Albuquerque city council set to vote on Safe Outdoor Spaces
ALBUQUERQUE, N.M. – The fate of “Safe Outdoor Spaces” in Albuquerque hinges on two votes at Wednesday’s city council meeting.
Councilors are set to vote on whether to overturn Mayor Tim Keller’s veto – which was meant to keep the program moving forward. They’re also set to vote on whether to reallocate $750,000 in funding for the program to other homeless services.
The city already approved one Safe Outdoor Space on Menaul near the Big-I. Six more applications have been submitted and were in the review process before the city council voted to put the project on hold. City officials confirmed all of those plans are in a holding pattern until the city council votes.
Regardless of the city council’s decision, people in Albuquerque, including the homeless, say something needs to change.
“We could help them, we could do better. But instead, we kind of just let them live on the side of the road” said Albuquerque resident Kayleigh Babcock.
The Safe Outdoor Spaces idea was meant to be part of that help. It was proposed as an option in-between the traditional homeless shelters and unregulated encampments at city parks.
“The homeless community told us ‘we need a safe space to be camped if you are going to kick us out of the park give us a better option,’” said District 6 City Councilor Pat Davis back in June.
The city council’s recent decision to put the program on hold and the city’s sudden closing of long trouble Coronado Park have put many of Albuquerque’s homeless back at square one.
“They don’t know where to go. They’re misplaced right now and so a lot of them are ending up in various neighborhoods and spaces that we wouldn’t normally see them,” said Danielle Muriel, an Albuquerque resident.
Neighbors near Wilson Park in southeast Albuquerque say they’ve noticed more encampments at the park in recent weeks.
Some residents also say the homeless are blocking traffic.

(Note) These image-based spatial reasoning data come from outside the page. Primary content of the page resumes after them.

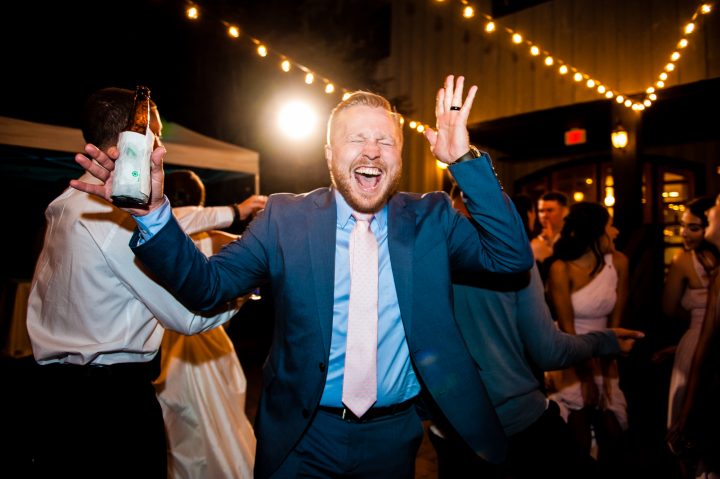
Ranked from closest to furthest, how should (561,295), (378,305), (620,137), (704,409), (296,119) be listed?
(378,305), (704,409), (561,295), (620,137), (296,119)

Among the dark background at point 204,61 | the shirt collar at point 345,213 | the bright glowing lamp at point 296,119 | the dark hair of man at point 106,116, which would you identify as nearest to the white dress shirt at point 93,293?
the dark hair of man at point 106,116

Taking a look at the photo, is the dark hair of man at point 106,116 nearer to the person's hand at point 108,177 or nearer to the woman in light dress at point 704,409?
the person's hand at point 108,177

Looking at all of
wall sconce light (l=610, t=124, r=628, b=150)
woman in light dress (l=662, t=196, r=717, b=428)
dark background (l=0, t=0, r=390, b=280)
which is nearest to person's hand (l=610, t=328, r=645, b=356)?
woman in light dress (l=662, t=196, r=717, b=428)

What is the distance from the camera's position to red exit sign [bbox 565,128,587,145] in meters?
7.90

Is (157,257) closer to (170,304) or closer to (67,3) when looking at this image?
(170,304)

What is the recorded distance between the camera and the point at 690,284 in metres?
3.76

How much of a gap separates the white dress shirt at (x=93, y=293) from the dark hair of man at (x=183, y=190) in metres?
1.26

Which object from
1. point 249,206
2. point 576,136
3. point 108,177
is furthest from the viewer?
point 576,136

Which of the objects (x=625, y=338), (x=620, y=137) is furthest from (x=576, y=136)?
(x=625, y=338)

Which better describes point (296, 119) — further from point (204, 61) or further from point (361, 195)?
point (361, 195)

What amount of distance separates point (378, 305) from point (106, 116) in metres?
1.25

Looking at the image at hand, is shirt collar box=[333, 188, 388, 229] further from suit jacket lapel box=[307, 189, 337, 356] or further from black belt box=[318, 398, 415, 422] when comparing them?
black belt box=[318, 398, 415, 422]

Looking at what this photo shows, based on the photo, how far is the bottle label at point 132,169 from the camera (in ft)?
3.90

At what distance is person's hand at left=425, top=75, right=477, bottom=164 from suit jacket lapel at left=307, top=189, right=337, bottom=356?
18.5 inches
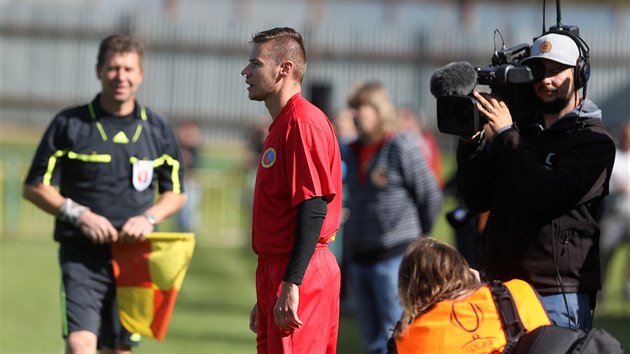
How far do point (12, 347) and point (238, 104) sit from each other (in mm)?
19249

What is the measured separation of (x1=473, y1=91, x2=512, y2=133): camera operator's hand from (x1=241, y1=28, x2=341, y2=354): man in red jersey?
0.67 metres

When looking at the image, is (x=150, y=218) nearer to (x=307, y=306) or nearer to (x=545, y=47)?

“They cross the roads, you know, begging for money and stuff like that,” said Albuquerque resident Donna Gonzales. “I mean, I don’t know how many of these guys get in front of a car, and they’re gonna get hit one of these days.”
KOB 4 spoke to a homeless man who says he’s been on the other side of those confrontations.

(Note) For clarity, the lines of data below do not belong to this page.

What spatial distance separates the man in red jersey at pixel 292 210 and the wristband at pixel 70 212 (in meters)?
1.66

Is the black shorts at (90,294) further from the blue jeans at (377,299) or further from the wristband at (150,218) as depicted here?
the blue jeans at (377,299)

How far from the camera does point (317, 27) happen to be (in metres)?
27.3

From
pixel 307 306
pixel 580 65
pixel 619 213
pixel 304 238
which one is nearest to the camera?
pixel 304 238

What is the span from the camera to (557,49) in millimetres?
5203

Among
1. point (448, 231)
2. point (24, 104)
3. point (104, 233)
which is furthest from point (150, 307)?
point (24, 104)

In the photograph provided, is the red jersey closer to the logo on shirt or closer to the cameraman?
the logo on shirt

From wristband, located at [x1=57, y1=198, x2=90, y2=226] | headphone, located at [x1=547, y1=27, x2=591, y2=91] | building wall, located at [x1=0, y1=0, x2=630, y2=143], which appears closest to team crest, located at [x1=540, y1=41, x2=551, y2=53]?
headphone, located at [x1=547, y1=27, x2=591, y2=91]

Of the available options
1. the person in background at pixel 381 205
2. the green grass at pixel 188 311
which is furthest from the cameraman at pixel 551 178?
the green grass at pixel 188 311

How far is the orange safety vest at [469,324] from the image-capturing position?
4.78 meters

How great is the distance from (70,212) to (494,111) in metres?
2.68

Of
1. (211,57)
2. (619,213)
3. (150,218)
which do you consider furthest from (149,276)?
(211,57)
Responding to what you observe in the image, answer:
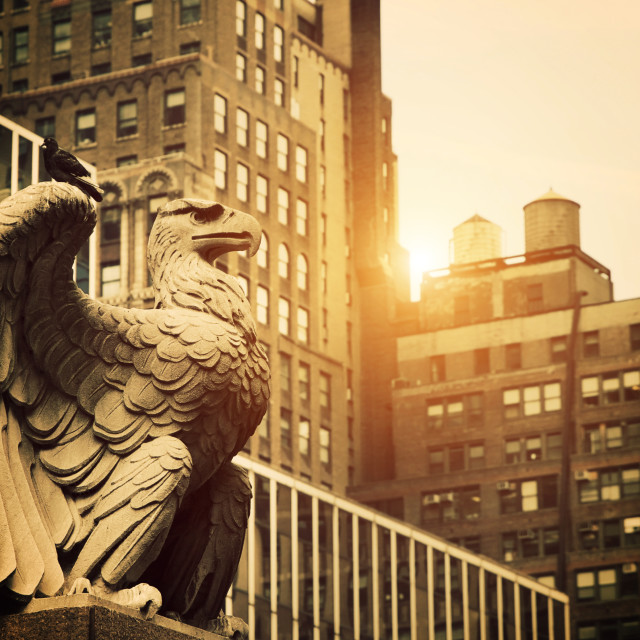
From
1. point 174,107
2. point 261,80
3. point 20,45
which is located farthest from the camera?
Result: point 261,80

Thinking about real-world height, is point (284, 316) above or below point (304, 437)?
above

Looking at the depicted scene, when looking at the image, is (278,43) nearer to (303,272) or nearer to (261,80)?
(261,80)

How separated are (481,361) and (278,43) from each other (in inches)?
793

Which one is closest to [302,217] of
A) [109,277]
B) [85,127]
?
[85,127]

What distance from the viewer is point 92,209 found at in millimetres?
9766

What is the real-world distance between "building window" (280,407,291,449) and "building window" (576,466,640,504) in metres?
14.6

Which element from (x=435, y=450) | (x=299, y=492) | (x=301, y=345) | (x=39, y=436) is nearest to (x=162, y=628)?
(x=39, y=436)

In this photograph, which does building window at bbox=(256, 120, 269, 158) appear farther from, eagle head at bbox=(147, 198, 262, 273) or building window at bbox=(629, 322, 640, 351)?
eagle head at bbox=(147, 198, 262, 273)

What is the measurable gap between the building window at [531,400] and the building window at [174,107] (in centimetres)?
2329

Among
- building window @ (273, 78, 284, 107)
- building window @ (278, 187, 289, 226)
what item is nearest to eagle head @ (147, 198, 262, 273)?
building window @ (278, 187, 289, 226)

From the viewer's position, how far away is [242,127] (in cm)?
8775

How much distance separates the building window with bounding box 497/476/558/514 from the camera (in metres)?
88.9

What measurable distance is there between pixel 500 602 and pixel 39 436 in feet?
194

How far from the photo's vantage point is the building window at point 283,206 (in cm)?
8994
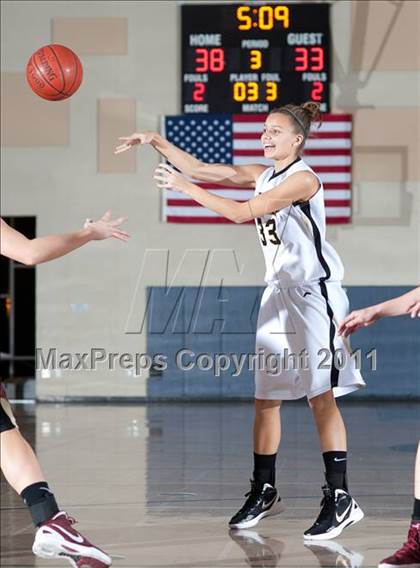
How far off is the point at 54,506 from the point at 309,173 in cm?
224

“I’ve been run off the road twice. One time, the guy got up and he was chasing me with a knife,” said Sam Montoya.
Montoya says he’s been living on the streets for about a year after his house burned down. He says a Safe Outdoor Space is something he would gladly use.
“Oh, very much, very much. Park my car or my pop-up,” he said.
Montoya says he’s gotten help from the city before. He received a housing voucher at one point, but says the motel he was sent to was infested with bugs. He also says the Westside Emergency Shelter was too violent for him and his Chihuahua.
“There’s nothing but fights up there, and drugs. I mean, there’s dogs that are trying to kill my little dog,” Montoya said.
Six city councilors voted to place a moratorium on the Safe Outdoor Spaces project in August. It will take that same number to overturn Mayor Keller’s veto.